Große, belastbare Studien zu Ginseng liegen nicht vor. Ihm wird jedoch vor allem eine stärkende und das Immunsystem stimulierende Wirkung zugeschrieben. So soll Ginseng die körperliche und geistige Leistungsfähigkeit verbessern und die Abwehrkräfte stärken. Deshalb werden Ginseng-Produkte oft zur Vorbeugung vor Krankheiten, bei Stress, zur Regeneration nach Erkrankungen und zum Schutz vor altersbedingten Gebrechen eingenommen. Auch als Aphrodisiakum ist Ginseng berühmt, er soll Libido und Potenz steigern. Die positiven Effekte auf die allgemeine Gesundheit, die der Heilpflanze zugeschrieben werden, beruhen vermutlich in erster Linie auf den Saponinen, die in den Ginsengwurzeln schlummern.

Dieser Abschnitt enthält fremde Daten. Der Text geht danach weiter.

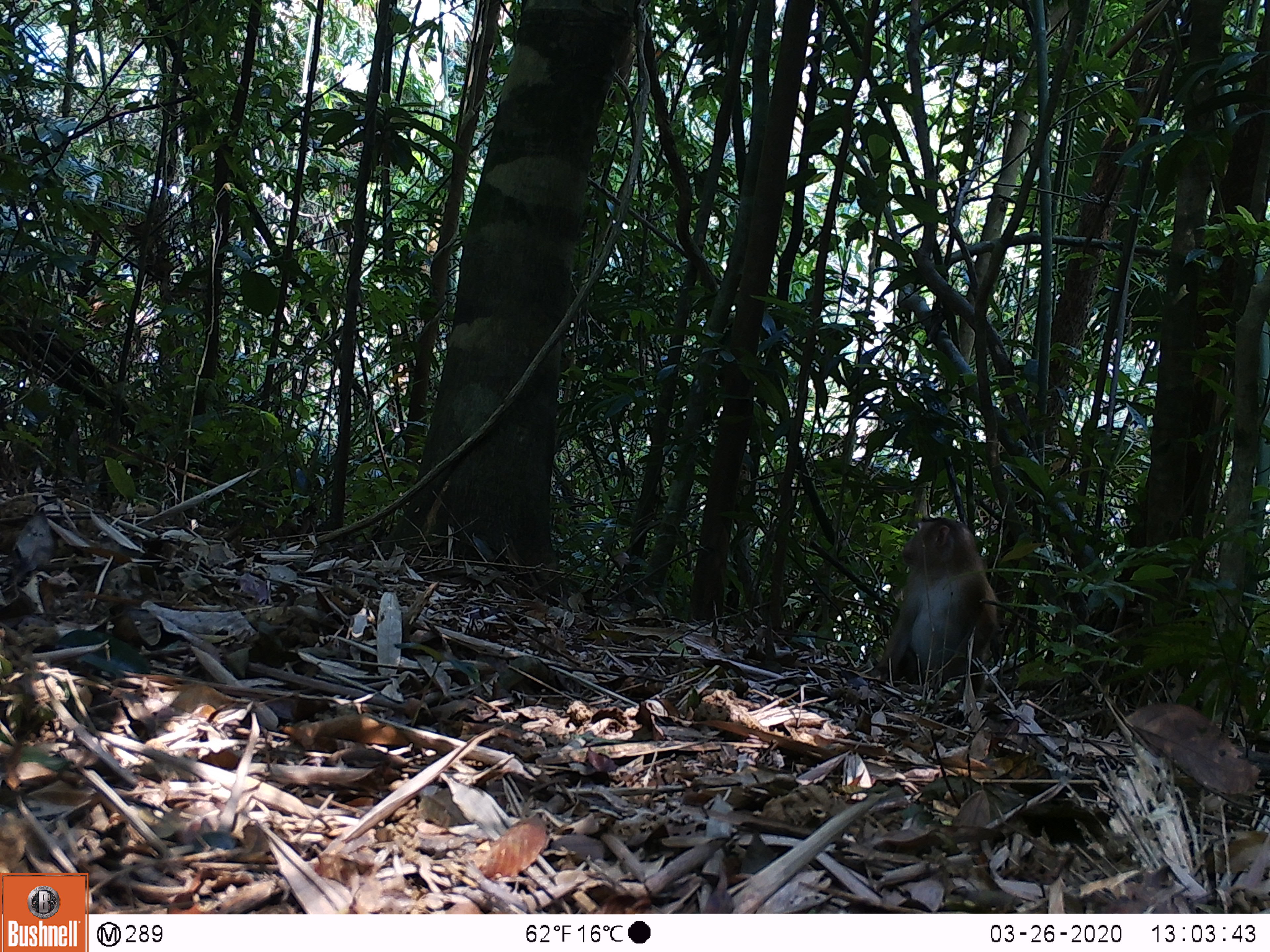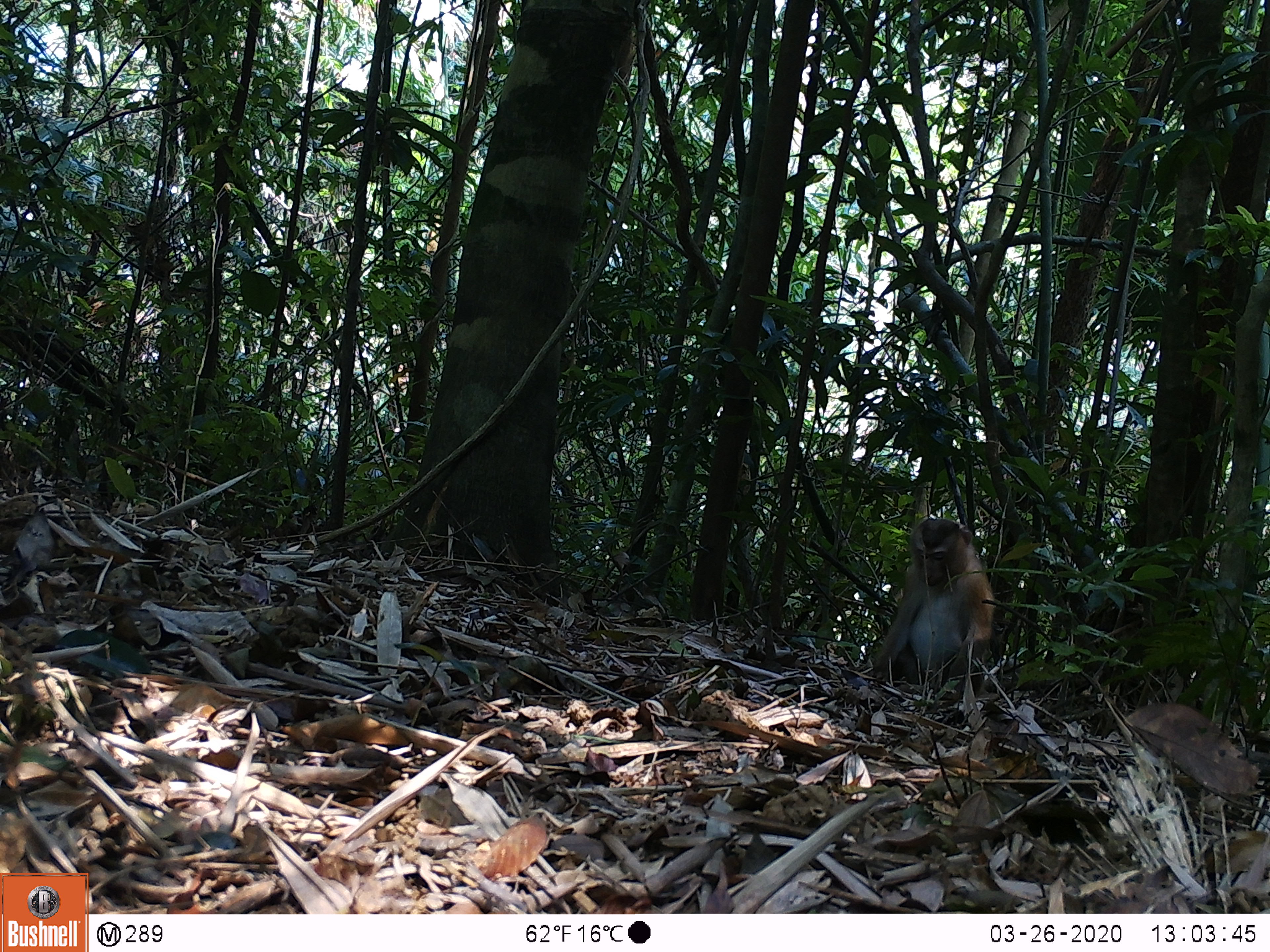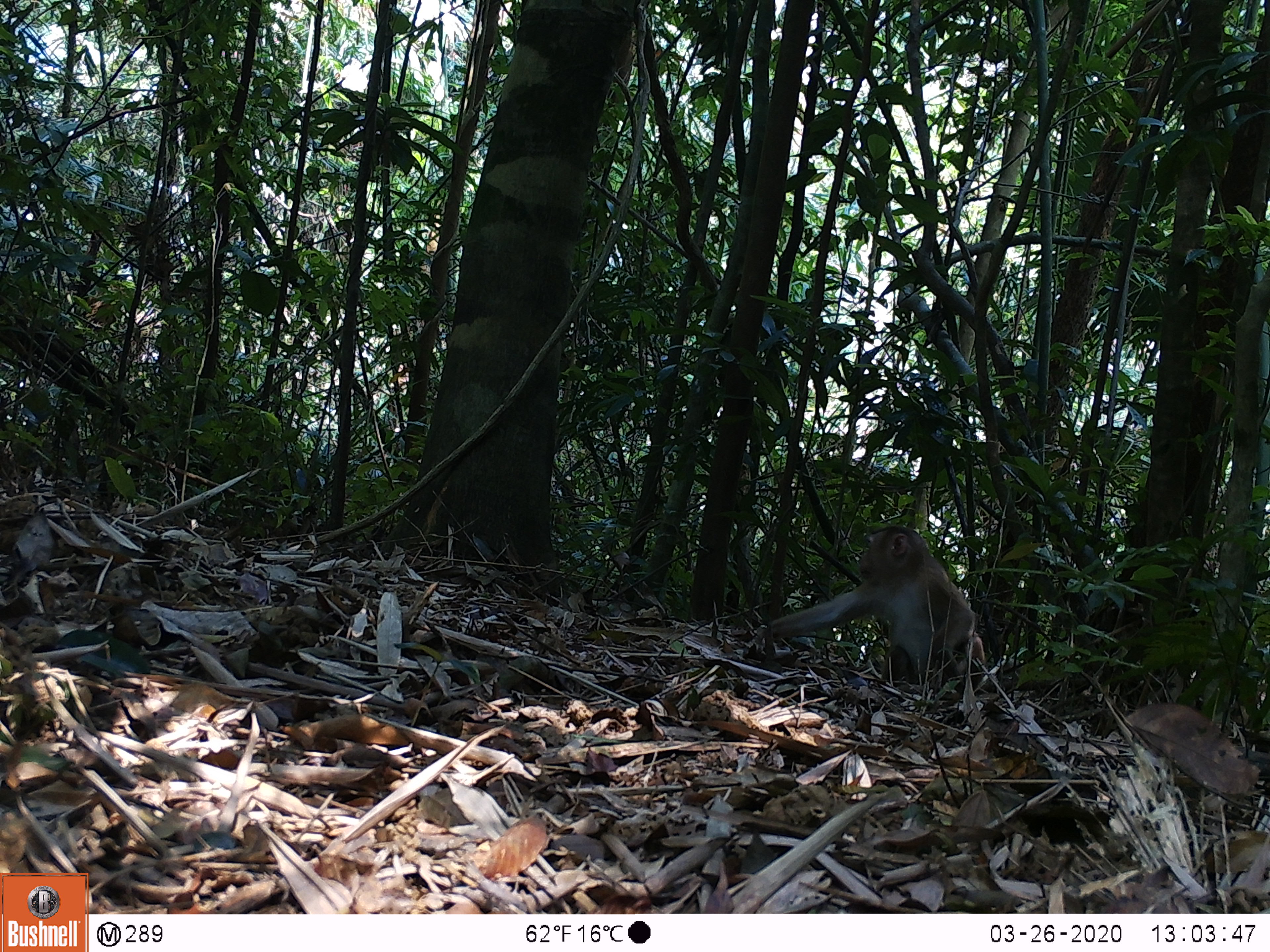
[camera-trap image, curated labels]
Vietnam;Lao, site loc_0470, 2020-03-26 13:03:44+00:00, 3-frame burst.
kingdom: Animalia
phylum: Chordata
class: Mammalia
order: Primates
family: Cercopithecidae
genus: Macaca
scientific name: Macaca nemestrina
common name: pig-tailed macaque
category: pig tailed macaque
Pig tailed macaque (pig-tailed macaque) (Macaca nemestrina). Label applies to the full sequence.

Vorsicht mit Ginseng bei Bluthochdruck und Diabetes

Verschiedene Inhaltsstoffe könnten zudem ausgleichend wirken. Dies kann zum Beispiel bei niedrigem Blutdruck helfen. Nachgewiesen wurde, dass Ginseng den Blutzuckerspiegel, den Blutdruck und die Blutgerinnung beeinflusst. Wer regelmäßig Medikamente einnehmen muss, zum Beispiel gegen Diabetes, Bluthochdruck oder Arteriosklerose, sollte vor der Ginseng-Anwendung seinen Arzt informieren. Die Wirkung anderer Medikamente kann Ginseng ebenso verstärken oder aber herabsetzen. Doch auch wer gesund ist, sollte aufpassen: Die Wunderwurzel verstärkt das Koffein in Kaffee, Tee, Cola und ähnlichen Getränken.